Records from a data source
══════════

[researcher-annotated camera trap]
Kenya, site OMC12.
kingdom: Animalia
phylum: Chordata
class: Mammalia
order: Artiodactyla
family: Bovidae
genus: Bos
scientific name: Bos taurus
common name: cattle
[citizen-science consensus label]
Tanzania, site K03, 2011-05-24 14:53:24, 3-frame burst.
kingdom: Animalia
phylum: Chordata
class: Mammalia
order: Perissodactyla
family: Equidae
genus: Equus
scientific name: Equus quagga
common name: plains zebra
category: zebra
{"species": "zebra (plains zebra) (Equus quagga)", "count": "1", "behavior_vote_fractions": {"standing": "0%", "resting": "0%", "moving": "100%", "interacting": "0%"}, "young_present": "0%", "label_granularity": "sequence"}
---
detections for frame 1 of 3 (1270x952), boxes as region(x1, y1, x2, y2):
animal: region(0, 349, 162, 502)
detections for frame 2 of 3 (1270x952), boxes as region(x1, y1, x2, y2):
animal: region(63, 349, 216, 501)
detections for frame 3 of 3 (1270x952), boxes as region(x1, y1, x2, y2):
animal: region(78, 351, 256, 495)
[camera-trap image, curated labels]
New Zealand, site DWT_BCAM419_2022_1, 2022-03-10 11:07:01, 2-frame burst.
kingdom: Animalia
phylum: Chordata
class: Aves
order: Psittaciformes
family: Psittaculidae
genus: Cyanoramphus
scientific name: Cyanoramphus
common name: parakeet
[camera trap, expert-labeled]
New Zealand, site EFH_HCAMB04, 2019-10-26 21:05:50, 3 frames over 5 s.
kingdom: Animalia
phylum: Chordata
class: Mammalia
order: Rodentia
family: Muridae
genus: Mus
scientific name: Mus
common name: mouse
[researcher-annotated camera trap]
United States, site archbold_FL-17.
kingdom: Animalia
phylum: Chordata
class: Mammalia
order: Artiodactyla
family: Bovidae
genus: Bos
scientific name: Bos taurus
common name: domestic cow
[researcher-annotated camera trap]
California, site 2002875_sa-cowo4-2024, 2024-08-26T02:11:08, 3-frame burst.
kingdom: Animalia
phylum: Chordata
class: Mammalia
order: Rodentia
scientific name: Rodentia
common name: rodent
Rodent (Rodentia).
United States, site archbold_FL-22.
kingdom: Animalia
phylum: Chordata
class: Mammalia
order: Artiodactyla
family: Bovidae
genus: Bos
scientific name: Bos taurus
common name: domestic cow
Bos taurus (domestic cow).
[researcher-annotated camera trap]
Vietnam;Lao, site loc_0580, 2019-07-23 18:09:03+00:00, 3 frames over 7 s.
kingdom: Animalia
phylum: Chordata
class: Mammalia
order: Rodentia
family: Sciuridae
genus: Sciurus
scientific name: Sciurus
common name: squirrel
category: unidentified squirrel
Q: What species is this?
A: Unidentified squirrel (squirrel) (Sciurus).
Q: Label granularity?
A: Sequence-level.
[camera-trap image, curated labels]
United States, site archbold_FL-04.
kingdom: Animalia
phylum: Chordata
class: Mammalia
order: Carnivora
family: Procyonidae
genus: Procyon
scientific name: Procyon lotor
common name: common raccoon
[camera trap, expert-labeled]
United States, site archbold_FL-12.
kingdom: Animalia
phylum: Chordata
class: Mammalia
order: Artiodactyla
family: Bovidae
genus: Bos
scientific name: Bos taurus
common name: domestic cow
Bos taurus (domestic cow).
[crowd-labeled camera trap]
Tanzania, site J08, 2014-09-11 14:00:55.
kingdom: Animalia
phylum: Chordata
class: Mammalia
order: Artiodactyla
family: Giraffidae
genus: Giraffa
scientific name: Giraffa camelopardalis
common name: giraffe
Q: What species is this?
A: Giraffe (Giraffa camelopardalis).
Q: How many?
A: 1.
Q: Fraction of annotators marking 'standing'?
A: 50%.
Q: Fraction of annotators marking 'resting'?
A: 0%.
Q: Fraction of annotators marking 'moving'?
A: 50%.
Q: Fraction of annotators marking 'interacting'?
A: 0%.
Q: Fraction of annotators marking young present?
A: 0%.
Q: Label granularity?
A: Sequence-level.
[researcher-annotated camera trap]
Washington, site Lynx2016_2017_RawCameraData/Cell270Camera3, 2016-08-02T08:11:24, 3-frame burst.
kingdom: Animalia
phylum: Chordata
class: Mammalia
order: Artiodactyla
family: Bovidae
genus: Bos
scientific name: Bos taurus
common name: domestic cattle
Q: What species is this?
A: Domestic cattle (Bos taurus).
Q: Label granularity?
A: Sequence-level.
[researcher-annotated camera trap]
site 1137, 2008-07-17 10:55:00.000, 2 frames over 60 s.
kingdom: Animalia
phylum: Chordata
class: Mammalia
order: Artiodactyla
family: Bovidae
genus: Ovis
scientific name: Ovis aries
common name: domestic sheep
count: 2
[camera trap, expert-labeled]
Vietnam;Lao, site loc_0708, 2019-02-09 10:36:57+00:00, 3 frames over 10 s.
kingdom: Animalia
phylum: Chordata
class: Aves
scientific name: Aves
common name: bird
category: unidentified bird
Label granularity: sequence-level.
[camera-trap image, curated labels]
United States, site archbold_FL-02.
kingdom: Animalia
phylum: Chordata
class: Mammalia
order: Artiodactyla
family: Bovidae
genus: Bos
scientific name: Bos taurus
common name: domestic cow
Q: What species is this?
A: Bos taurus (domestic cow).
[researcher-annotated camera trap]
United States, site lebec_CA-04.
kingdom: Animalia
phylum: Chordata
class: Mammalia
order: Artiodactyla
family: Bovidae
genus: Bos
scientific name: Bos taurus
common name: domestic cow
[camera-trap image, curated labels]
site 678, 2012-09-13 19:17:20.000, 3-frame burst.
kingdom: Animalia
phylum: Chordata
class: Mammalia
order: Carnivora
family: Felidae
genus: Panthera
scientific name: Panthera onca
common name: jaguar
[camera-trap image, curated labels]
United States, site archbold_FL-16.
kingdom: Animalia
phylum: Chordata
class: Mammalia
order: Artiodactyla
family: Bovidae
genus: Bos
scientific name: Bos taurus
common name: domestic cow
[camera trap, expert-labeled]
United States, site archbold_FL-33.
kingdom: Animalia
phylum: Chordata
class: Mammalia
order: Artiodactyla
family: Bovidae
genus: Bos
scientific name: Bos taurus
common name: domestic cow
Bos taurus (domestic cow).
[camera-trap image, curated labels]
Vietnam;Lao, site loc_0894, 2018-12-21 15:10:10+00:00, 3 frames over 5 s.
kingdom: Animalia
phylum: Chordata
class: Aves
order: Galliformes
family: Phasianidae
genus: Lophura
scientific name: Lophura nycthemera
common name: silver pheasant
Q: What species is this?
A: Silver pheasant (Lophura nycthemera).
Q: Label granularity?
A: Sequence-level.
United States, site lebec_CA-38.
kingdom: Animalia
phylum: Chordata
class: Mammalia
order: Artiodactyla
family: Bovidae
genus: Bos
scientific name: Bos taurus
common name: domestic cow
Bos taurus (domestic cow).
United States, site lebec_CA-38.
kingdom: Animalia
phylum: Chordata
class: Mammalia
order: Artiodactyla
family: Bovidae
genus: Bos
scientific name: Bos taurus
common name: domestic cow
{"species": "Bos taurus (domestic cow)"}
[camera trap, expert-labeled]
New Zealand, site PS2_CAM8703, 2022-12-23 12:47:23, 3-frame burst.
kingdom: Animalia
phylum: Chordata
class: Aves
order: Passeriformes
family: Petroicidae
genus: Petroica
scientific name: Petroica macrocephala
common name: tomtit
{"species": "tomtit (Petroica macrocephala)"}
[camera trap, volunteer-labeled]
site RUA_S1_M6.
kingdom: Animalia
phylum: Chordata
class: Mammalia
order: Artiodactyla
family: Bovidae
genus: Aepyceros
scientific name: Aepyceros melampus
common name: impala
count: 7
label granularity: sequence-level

══════════

▶ [Exercise instructions]: All entries shown above should be printed again exactly.

▶ [Exercise solution]:
[researcher-annotated camera trap]
Kenya, site OMC12.
kingdom: Animalia
phylum: Chordata
class: Mammalia
order: Artiodactyla
family: Bovidae
genus: Bos
scientific name: Bos taurus
common name: cattle
[citizen-science consensus label]
Tanzania, site K03, 2011-05-24 14:53:24, 3-frame burst.
kingdom: Animalia
phylum: Chordata
class: Mammalia
order: Perissodactyla
family: Equidae
genus: Equus
scientific name: Equus quagga
common name: plains zebra
category: zebra
{"species": "zebra (plains zebra) (Equus quagga)", "count": "1", "behavior_vote_fractions": {"standing": "0%", "resting": "0%", "moving": "100%", "interacting": "0%"}, "young_present": "0%", "label_granularity": "sequence"}
---
detections for frame 1 of 3 (1270x952), boxes as region(x1, y1, x2, y2):
animal: region(0, 349, 162, 502)
detections for frame 2 of 3 (1270x952), boxes as region(x1, y1, x2, y2):
animal: region(63, 349, 216, 501)
detections for frame 3 of 3 (1270x952), boxes as region(x1, y1, x2, y2):
animal: region(78, 351, 256, 495)
[camera-trap image, curated labels]
New Zealand, site DWT_BCAM419_2022_1, 2022-03-10 11:07:01, 2-frame burst.
kingdom: Animalia
phylum: Chordata
class: Aves
order: Psittaciformes
family: Psittaculidae
genus: Cyanoramphus
scientific name: Cyanoramphus
common name: parakeet
[camera trap, expert-labeled]
New Zealand, site EFH_HCAMB04, 2019-10-26 21:05:50, 3 frames over 5 s.
kingdom: Animalia
phylum: Chordata
class: Mammalia
order: Rodentia
family: Muridae
genus: Mus
scientific name: Mus
common name: mouse
[researcher-annotated camera trap]
United States, site archbold_FL-17.
kingdom: Animalia
phylum: Chordata
class: Mammalia
order: Artiodactyla
family: Bovidae
genus: Bos
scientific name: Bos taurus
common name: domestic cow
[researcher-annotated camera trap]
California, site 2002875_sa-cowo4-2024, 2024-08-26T02:11:08, 3-frame burst.
kingdom: Animalia
phylum: Chordata
class: Mammalia
order: Rodentia
scientific name: Rodentia
common name: rodent
Rodent (Rodentia).
United States, site archbold_FL-22.
kingdom: Animalia
phylum: Chordata
class: Mammalia
order: Artiodactyla
family: Bovidae
genus: Bos
scientific name: Bos taurus
common name: domestic cow
Bos taurus (domestic cow).
[researcher-annotated camera trap]
Vietnam;Lao, site loc_0580, 2019-07-23 18:09:03+00:00, 3 frames over 7 s.
kingdom: Animalia
phylum: Chordata
class: Mammalia
order: Rodentia
family: Sciuridae
genus: Sciurus
scientific name: Sciurus
common name: squirrel
category: unidentified squirrel
Q: What species is this?
A: Unidentified squirrel (squirrel) (Sciurus).
Q: Label granularity?
A: Sequence-level.
[camera-trap image, curated labels]
United States, site archbold_FL-04.
kingdom: Animalia
phylum: Chordata
class: Mammalia
order: Carnivora
family: Procyonidae
genus: Procyon
scientific name: Procyon lotor
common name: common raccoon
[camera trap, expert-labeled]
United States, site archbold_FL-12.
kingdom: Animalia
phylum: Chordata
class: Mammalia
order: Artiodactyla
family: Bovidae
genus: Bos
scientific name: Bos taurus
common name: domestic cow
Bos taurus (domestic cow).
[crowd-labeled camera trap]
Tanzania, site J08, 2014-09-11 14:00:55.
kingdom: Animalia
phylum: Chordata
class: Mammalia
order: Artiodactyla
family: Giraffidae
genus: Giraffa
scientific name: Giraffa camelopardalis
common name: giraffe
Q: What species is this?
A: Giraffe (Giraffa camelopardalis).
Q: How many?
A: 1.
Q: Fraction of annotators marking 'standing'?
A: 50%.
Q: Fraction of annotators marking 'resting'?
A: 0%.
Q: Fraction of annotators marking 'moving'?
A: 50%.
Q: Fraction of annotators marking 'interacting'?
A: 0%.
Q: Fraction of annotators marking young present?
A: 0%.
Q: Label granularity?
A: Sequence-level.
[researcher-annotated camera trap]
Washington, site Lynx2016_2017_RawCameraData/Cell270Camera3, 2016-08-02T08:11:24, 3-frame burst.
kingdom: Animalia
phylum: Chordata
class: Mammalia
order: Artiodactyla
family: Bovidae
genus: Bos
scientific name: Bos taurus
common name: domestic cattle
Q: What species is this?
A: Domestic cattle (Bos taurus).
Q: Label granularity?
A: Sequence-level.
[researcher-annotated camera trap]
site 1137, 2008-07-17 10:55:00.000, 2 frames over 60 s.
kingdom: Animalia
phylum: Chordata
class: Mammalia
order: Artiodactyla
family: Bovidae
genus: Ovis
scientific name: Ovis aries
common name: domestic sheep
count: 2
[camera trap, expert-labeled]
Vietnam;Lao, site loc_0708, 2019-02-09 10:36:57+00:00, 3 frames over 10 s.
kingdom: Animalia
phylum: Chordata
class: Aves
scientific name: Aves
common name: bird
category: unidentified bird
Label granularity: sequence-level.
[camera-trap image, curated labels]
United States, site archbold_FL-02.
kingdom: Animalia
phylum: Chordata
class: Mammalia
order: Artiodactyla
family: Bovidae
genus: Bos
scientific name: Bos taurus
common name: domestic cow
Q: What species is this?
A: Bos taurus (domestic cow).
[researcher-annotated camera trap]
United States, site lebec_CA-04.
kingdom: Animalia
phylum: Chordata
class: Mammalia
order: Artiodactyla
family: Bovidae
genus: Bos
scientific name: Bos taurus
common name: domestic cow
[camera-trap image, curated labels]
site 678, 2012-09-13 19:17:20.000, 3-frame burst.
kingdom: Animalia
phylum: Chordata
class: Mammalia
order: Carnivora
family: Felidae
genus: Panthera
scientific name: Panthera onca
common name: jaguar
[camera-trap image, curated labels]
United States, site archbold_FL-16.
kingdom: Animalia
phylum: Chordata
class: Mammalia
order: Artiodactyla
family: Bovidae
genus: Bos
scientific name: Bos taurus
common name: domestic cow
[camera trap, expert-labeled]
United States, site archbold_FL-33.
kingdom: Animalia
phylum: Chordata
class: Mammalia
order: Artiodactyla
family: Bovidae
genus: Bos
scientific name: Bos taurus
common name: domestic cow
Bos taurus (domestic cow).
[camera-trap image, curated labels]
Vietnam;Lao, site loc_0894, 2018-12-21 15:10:10+00:00, 3 frames over 5 s.
kingdom: Animalia
phylum: Chordata
class: Aves
order: Galliformes
family: Phasianidae
genus: Lophura
scientific name: Lophura nycthemera
common name: silver pheasant
Q: What species is this?
A: Silver pheasant (Lophura nycthemera).
Q: Label granularity?
A: Sequence-level.
United States, site lebec_CA-38.
kingdom: Animalia
phylum: Chordata
class: Mammalia
order: Artiodactyla
family: Bovidae
genus: Bos
scientific name: Bos taurus
common name: domestic cow
Bos taurus (domestic cow).
United States, site lebec_CA-38.
kingdom: Animalia
phylum: Chordata
class: Mammalia
order: Artiodactyla
family: Bovidae
genus: Bos
scientific name: Bos taurus
common name: domestic cow
{"species": "Bos taurus (domestic cow)"}
[camera trap, expert-labeled]
New Zealand, site PS2_CAM8703, 2022-12-23 12:47:23, 3-frame burst.
kingdom: Animalia
phylum: Chordata
class: Aves
order: Passeriformes
family: Petroicidae
genus: Petroica
scientific name: Petroica macrocephala
common name: tomtit
{"species": "tomtit (Petroica macrocephala)"}
[camera trap, volunteer-labeled]
site RUA_S1_M6.
kingdom: Animalia
phylum: Chordata
class: Mammalia
order: Artiodactyla
family: Bovidae
genus: Aepyceros
scientific name: Aepyceros melampus
common name: impala
count: 7
label granularity: sequence-level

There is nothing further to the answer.